À faire -
(a) Reproduisez le texte sur Hong Kong, depuis "S’il fallait une" jusqu'à "accusés de subversion.", en substituant "pouvoir" à "régime".
(b) Dénombrez les lignes du listing où figure la chaîne "instances" et indiquez seulement ce nombre.
══ Texte fourni
Hong Kong mis aux normes. Réflexion sur la portée et la fragilité des systèmes démocratiques

S’il fallait une preuve que, faisant fi des condamnations de la communauté internationale occidentale, le régime se crispe au-delà de toute mesure pour parer à tous les risques, il vient d’en donner une sans équivoque, le 6 janvier dernier.

Moins d’une semaine après la nouvelle année, il a procédé à l’arrestation en une seule fois à Hong Kong de 53 hommes politiques, élus, candidats et activistes, accusés de subversion.

Une manœuvre dissuasive.

La gravité de la charge contraste avec la réalité anodine des faits. Les 53 personnalités emprisonnées dont certaines ont été relâchés sous caution, avaient seulement organisé une primaire, en amont des élections législatives, prévues en novembre. Il est vrai qu’ayant rallié 600 000 votants, la popularité du vote préliminaire avait de quoi inquiéter Pékin.
════
══ Données fournies
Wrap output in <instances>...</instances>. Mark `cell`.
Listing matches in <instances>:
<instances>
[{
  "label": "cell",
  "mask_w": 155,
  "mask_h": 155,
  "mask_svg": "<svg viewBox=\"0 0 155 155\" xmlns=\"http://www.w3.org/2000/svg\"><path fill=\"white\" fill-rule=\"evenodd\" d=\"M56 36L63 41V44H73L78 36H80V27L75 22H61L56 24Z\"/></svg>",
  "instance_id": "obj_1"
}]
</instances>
════
Réponses aux consignes -
(a)
S’il fallait une preuve que, faisant fi des condamnations de la communauté internationale occidentale, le pouvoir se crispe au-delà de toute mesure pour parer à tous les risques, il vient d’en donner une sans équivoque, le 6 janvier dernier.

Moins d’une semaine après la nouvelle année, il a procédé à l’arrestation en une seule fois à Hong Kong de 53 hommes politiques, élus, candidats et activistes, accusés de subversion.

(b) 4